• [GIVEN TEXT]:
** Start **

Sharpnack, Wheeland and Fox each testified that in addition to the prohibition against receiving outside income, the partnership agreement required every partner, including Fox, to devote his full time and energies to the partnership’s business; any time not spent on billable activities for partnership clients was to be spent developing new partnership business; every partner was expected to expand services to existing clients of the partnership; and every partner was expected to bring new business into the partnership.

*411Wheeland testified that Fox never brought in new clients or attempted to expand the scope of services performed for existing clients. Wheeland further testified that each partner was required to keep records of billable and nonbillable time devoted to outside business activities after normal working hours. Additionally, Wheeland testified, a partner who engaged in professional activities at home was required to report these activities in his time reports as if he had spent time with partnership clients. According to Wheeland, Fox was responsible for supervising all work done for clients of the partnership and for approving all bills before sending them to the clients. Partners were also required, according to Wheeland’s testimony, to add premiums to bills for sophisticated accounting services so that clients would pay maximum prices while remaining satisfied with the partnership. Wheeland testified that Bud Wolf proposed to the executive committee that the partnership charge Jockey and Blue Grass premiums to be paid directly to Fox, but that the committee rejected this proposal because, “It was felt that any revenues that came to Wolf and Company for Mr. Fox’s service should be revenues of Wolf and Company and not passed on through to Mr. Fox.”

** End **

• [INFORMATION SHOWN]:
** Start **

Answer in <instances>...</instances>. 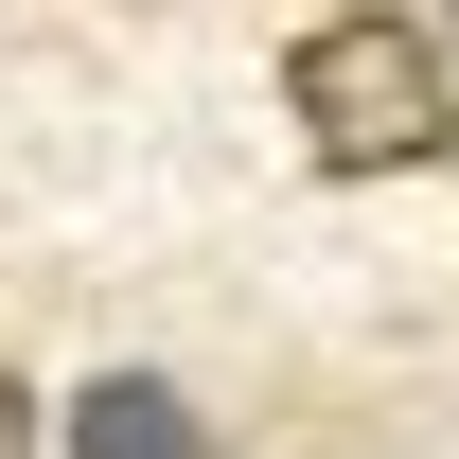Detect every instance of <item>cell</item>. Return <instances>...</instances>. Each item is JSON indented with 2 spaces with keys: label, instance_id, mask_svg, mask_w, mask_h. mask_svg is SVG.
Masks as SVG:
<instances>
[{
  "label": "cell",
  "instance_id": "1",
  "mask_svg": "<svg viewBox=\"0 0 459 459\" xmlns=\"http://www.w3.org/2000/svg\"><path fill=\"white\" fill-rule=\"evenodd\" d=\"M283 107L300 142H318V177H406L459 142V89H442V36L406 18V0H353V18H318L283 54Z\"/></svg>",
  "mask_w": 459,
  "mask_h": 459
},
{
  "label": "cell",
  "instance_id": "2",
  "mask_svg": "<svg viewBox=\"0 0 459 459\" xmlns=\"http://www.w3.org/2000/svg\"><path fill=\"white\" fill-rule=\"evenodd\" d=\"M54 459H212V424H195V406H177L160 371H107V389H71Z\"/></svg>",
  "mask_w": 459,
  "mask_h": 459
}]
</instances>
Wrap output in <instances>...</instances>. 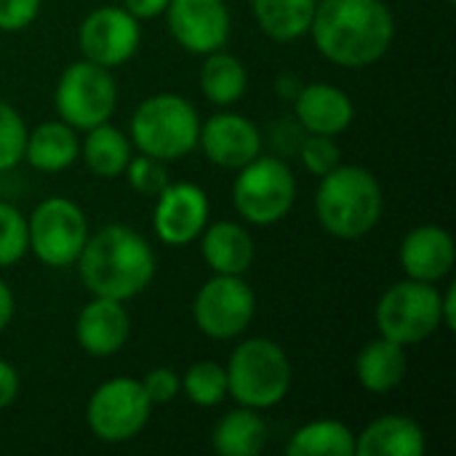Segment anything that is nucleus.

** End **

• [YOUR TASKS]:
- a) From the partnership testimony, copy the stretch from "Sharpnack, Wheeland and" through "into the partnership." word for word.
- b) Recast the paragraph of the partnership testimony that begins "Sharpnack, Wheeland and Fox each testified" as a bulleted list of the partnership agreement's requirements.
- c) List every person named in the partnership testimony.

• [SOLUTIONS IN ORDER]:
- a)
Sharpnack, Wheeland and Fox each testified that in addition to the prohibition against receiving outside income, the partnership agreement required every partner, including Fox, to devote his full time and energies to the partnership’s business; any time not spent on billable activities for partnership clients was to be spent developing new partnership business; every partner was expected to expand services to existing clients of the partnership; and every partner was expected to bring new business into the partnership.

- b)
According to the testimony of Sharpnack, Wheeland and Fox, the partnership agreement required every partner, including Fox, to:
- refrain from receiving outside income
- devote full time and energies to the partnership's business
- spend any time not billed to partnership clients on developing new partnership business
- expand services to existing clients of the partnership
- bring new business into the partnership

- c)
- Sharpnack
- Wheeland
- Fox
- Bud Wolf